The three files include the In-Network Rate File, which is the negotiated rates based on the benefit plan, provider, and service code with the rate expressed in dollars. The Allowed Amount File which is basically the out-of-network payments. The file is created from claims experience, using data beginning 180 days prior for the first 90 days of that period, where there are 20 or more claims found for a reported service code. The machine-readable file must contain the billed and the allowed amount attached to that benefit plan, provider NPI, and service code. The third file is for the Prescription Drug Coverage File.  This is out of scope for HealthRules Payer. A high-level requirement has been completed for the In-Network Rates and the Allowed amount Files and is in solutioning.

Additional items under the Consolidated Appropriations Act (CAA), all converging on January 1, 2022, include:

The Advanced Explanation of Benefits (A+EOB)

When a provider notifies the insurer or group health plan that an enrollee is scheduled to receive a health care service and provides a “good faith” estimate of charges, the plan must send an “Advanced” Explanation of Benefits (A+EOB). This advanced explanation of benefits must indicate if the provider is in-network or out-of-network, include the good faith estimates of costs and the required disclaimers.

Price Comparison Tool

The group health plan must make a price comparison tool available to members, online and by telephone. The tool compares the cost-sharing amounts that members would be responsible for paying different providers for the same service.

ID card requirements

All plan ID cards, Hard Copy, and Electronic must include the in-network and out-of-network deductibles and out-of-pocket maximums printed out.  Along with a telephone number and website for assistance.

Provider Directory Provisions

All provider directories must be verified and the information updated every 90 days. Plans must respond to member inquiries regarding a provider’s network status within one business day and then keep a record of that for a minimum of two years. The plan must also establish a database of network providers. And lastly, the plan must not impose out-of-network cost-sharing if directory or response indicated the provider was in-network as of a relevant date.

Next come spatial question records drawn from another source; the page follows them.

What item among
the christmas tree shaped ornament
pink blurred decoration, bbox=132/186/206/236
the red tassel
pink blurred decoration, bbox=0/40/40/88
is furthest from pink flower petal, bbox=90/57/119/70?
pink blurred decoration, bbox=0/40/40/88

Looking ahead, most group health plans and health insurance issuers in the individual and group markets must offer an online shopping tool under the Transparency in Coverage Final Rule. This will allow consumers to see the negotiated rate between their provider and their plan, as well as a personalized estimate of their out-of-pocket cost for 500 of the most shoppable items and services, beginning January 1, 2023. The online shopping tool becomes all-inclusive on January 1, 2024, expanding to drugs, DME, and all other items or services covered by the plan.